Data analytics firm Verisk has terminated its planned $2.35bn acquisition of roofing software provider AccuLynx, citing delays in U.S. regulatory review. The decision draws a hard line under a deal that stalled longer than expected.
Verisk said the move followed notice from the Federal Trade Commission that it had not completed its review by the agreed termination date of Dec. 26. When it passed, the option to walk became real.
AccuLynx disputes the outcome. The company has told Verisk it considers the termination invalid. Verisk isn’t buying that argument and says it strongly disagrees, adding it will vigorously defend its position if challenged. This part may not end quietly.
Analysts are already looking past the deal. According to Raymond James, the collapse could free up capacity for higher share repurchases at Verisk in 2026.
Capital that had been earmarked for growth may now circle back to shareholders. Maybe sooner than expected.
Verisk announced the AccuLynx acquisition in July, pitching it as a strategic add-on to its claims and insurance solutions footprint. Management initially targeted a close by Q3 2025.
That timeline slipped after the FTC stepped in.
In October, the agency requested additional information from both companies, signaling a deeper antitrust review and pushing the transaction into regulatory limbo.
At the time, Verisk executives said discussions were progressing and approval remained achievable. Confidence, at least publicly, held.
The company later extended the termination date to Dec. 26. When the review still wasn’t finished by then, Verisk pulled the plug.
An incomplete regulatory process after a hard deadline tends to force an unpleasant choice: dig in for a legal battle that could drag on for years, or walk away. Verisk chose the latter.
Neither AccuLynx nor the FTC immediately responded to requests for comment.
Founded in 2008, AccuLynx develops software used by roofing contractors to manage projects, crews, and back-office workflows.

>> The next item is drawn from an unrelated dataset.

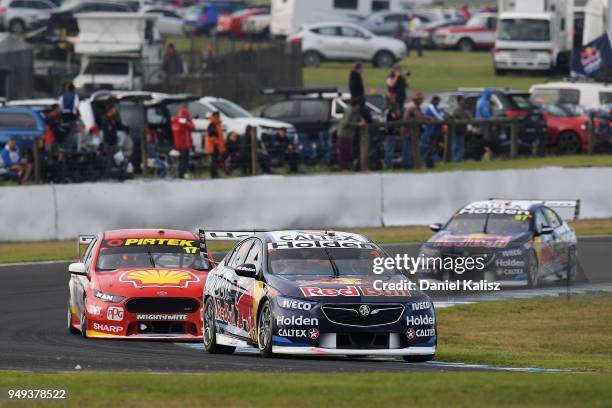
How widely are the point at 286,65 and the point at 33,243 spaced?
2391 cm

The platform has built a strong niche following, especially among small and mid-sized contractors.
With the transaction off, Verisk says it plans to redeem $1.5 bn of debt issued in anticipation of the acquisition. Balance sheet cleanup comes next.
The Company also announced that it will redeem the $1.50 bn aggregate principal amount of senior notes that were issued in connection with the planned acquisition for a price equal to 101% of their principal amount plus accrued and unpaid interest to the redemption date.
The redemption is required pursuant to a special mandatory redemption provision in the terms of the notes. Pro forma for the redemption of the notes, Verisk’s leverage at September 30, 2025 would have been 1.9 times LTM adjusted EBITDA. As of September 30, 2025, Verisk had $1.2 bn of capacity remaining under its share repurchase authorization.
Lee Shavel, president and CEO of Verisk, stated, “Verisk remains committed to our capital allocation discipline – balancing organic investment in our highest return on capital opportunities while returning capital to shareholders through dividend and repurchases”.
We continue to have confidence in our ability to deliver results in line with our long-term growth targets for this year, for 2026 and beyond.
Lee Shavel, president and CEO of Verisk
AccuLynx has notified Verisk that it believes Verisk’s termination of the merger agreement is invalid. Verisk strongly disagrees with this assertion and intends to vigorously defend against any such assertions.
According to Beinsure, the episode highlights how regulatory timing risk, not valuation or strategy, can still sink deals that look straightforward on paper.